While recently watching Rex Murphy’s tribute to my late father, I was saddened that my father wasn’t able to hear Murphy’s wonderful words.  I’ve decided to write pieces that are dedicated to telling the people in my life how great I think they are.  I call them “Vituaries.”  

Tuesday, 27 February 2018

Vituary - Hilary Alteen

Hilary Alteen

 I met Hilary in elementary school.  She wasn’t in my circle of friends, but I liked her an awful lot (still do!).

Hilary was the type of girl that could be classified as weird, solely for the fact that she liked what she liked and didn’t care how that made her look.  I can’t tell you how much I admired that.

I remember one time in particular, in Grade 6, we had a gym class outside in the field behind our school.

*Data shown*

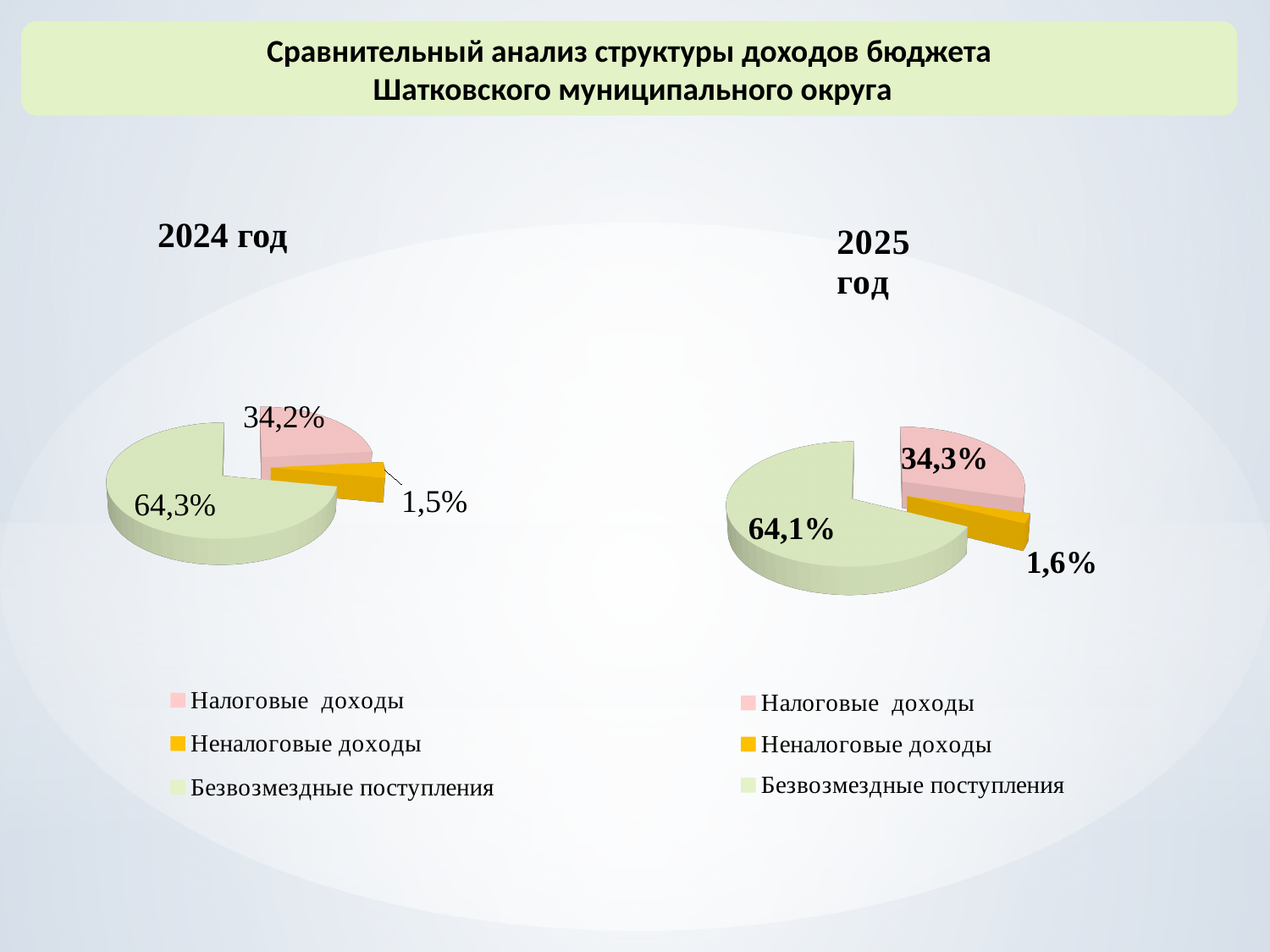
In the 2024 год chart, what share is shown for Неналоговые доходы? 1,5% In the 2024 год chart, what share is shown for Налоговые доходы? 34,2% In the 2025 год chart, which category has the smallest slice? Неналоговые доходы In the 2025 год chart, what share is shown for Неналоговые доходы? 1,6% How many categories does the 2025 год chart show? 3 In the 2024 год chart, what is the difference between the shares of Безвозмездные поступления and Налоговые доходы? 30,1% What type of chart is the 2024 год chart? Pie chart How many entries does the legend of the 2024 год chart list? 3 In the 2025 год chart, what share is shown for Безвозмездные поступления? 64,1% In the 2025 год chart, what colour is the slice for Неналоговые доходы? Orange Which is larger: Налоговые доходы in the 2024 год chart or Налоговые доходы in the 2025 год chart? 2025 год In the 2024 год chart, which category has the largest slice? Безвозмездные поступления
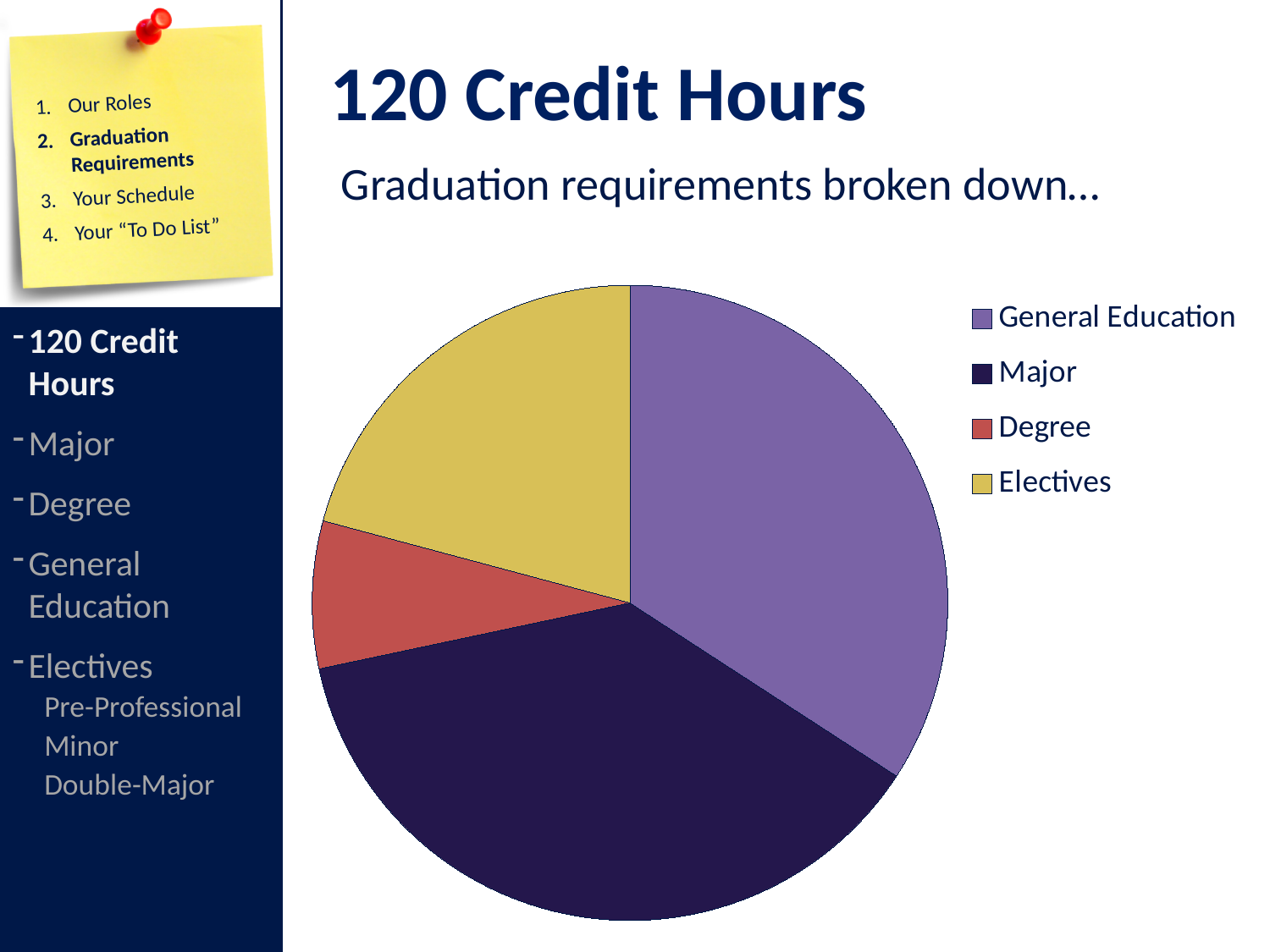
Which slice is larger in the pie chart, Electives or Degree? Electives Which slice is larger in the pie chart, General Education or Electives? General Education What kind of chart is shown on the slide? pie chart How many slices does the pie chart have? 4 Which category has the smallest slice in the pie chart? Degree Which slice is larger in the pie chart, Major or Degree? Major What is the title of the slide containing the pie chart? 120 Credit Hours How many entries does the legend of the pie chart list? 4 Which category is shown in yellow in the pie chart? Electives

*Task instructions*
**A)** Copy the passage of the Vituary about Hilary Alteen starting with "Hilary was the" and going on through "behind our school.".
**B)** Pick up the Vituary about Hilary Alteen after its last sentence and write what comes next.

*Answers given*
**A)**
Hilary was the type of girl that could be classified as weird, solely for the fact that she liked what she liked and didn’t care how that made her look.  I can’t tell you how much I admired that.

I remember one time in particular, in Grade 6, we had a gym class outside in the field behind our school.

**B)**
Some backstory: I started shaving my legs in Grade 5 because I thought it would make me cooler (ha, it did… for about a month).  I had to figure out how to tell my step-mom about it, so I decided to grow out my leg hair, pretend I hadn’t shaved my legs before, and then ask my step-mom about how to shave my legs for the first time (for some reason I thought she’d be mad if she knew I’d done it already).   Taking a page out of the Hilary Alteen book of “Do It ‘Cause You Like It”, I wore a skort to school while I was growing out the hair on my legs.  It was a cute skort, dammit!  I wanted to wear it, leg hair or not!  But my friends weren’t long making me feel embarrassed for doing so. 

ANYWAY, outside in the field, I noticed Hilary in her shorts, running around with her pals, leg hair majestically blowing in the wind, and I thought “God damn, I need confidence like that and I need friends like those.”

Hilary has grown into an amazing person, but she hasn’t lost that amazing eccentricity that makes her so adorably Hilary.  She lives her life for her, not for ‘Likes’ on Facebook, not for followers on Instagram; she does what makes her happy because it makes her happy.  She lives her life the way I wish I had the confidence to live mine.


Hilary, it’s been a long, long time.  We didn’t speak much in our later school years, but I never stopped admiring you.  You are an incredible person and I’m so delighted to see the person you’ve become.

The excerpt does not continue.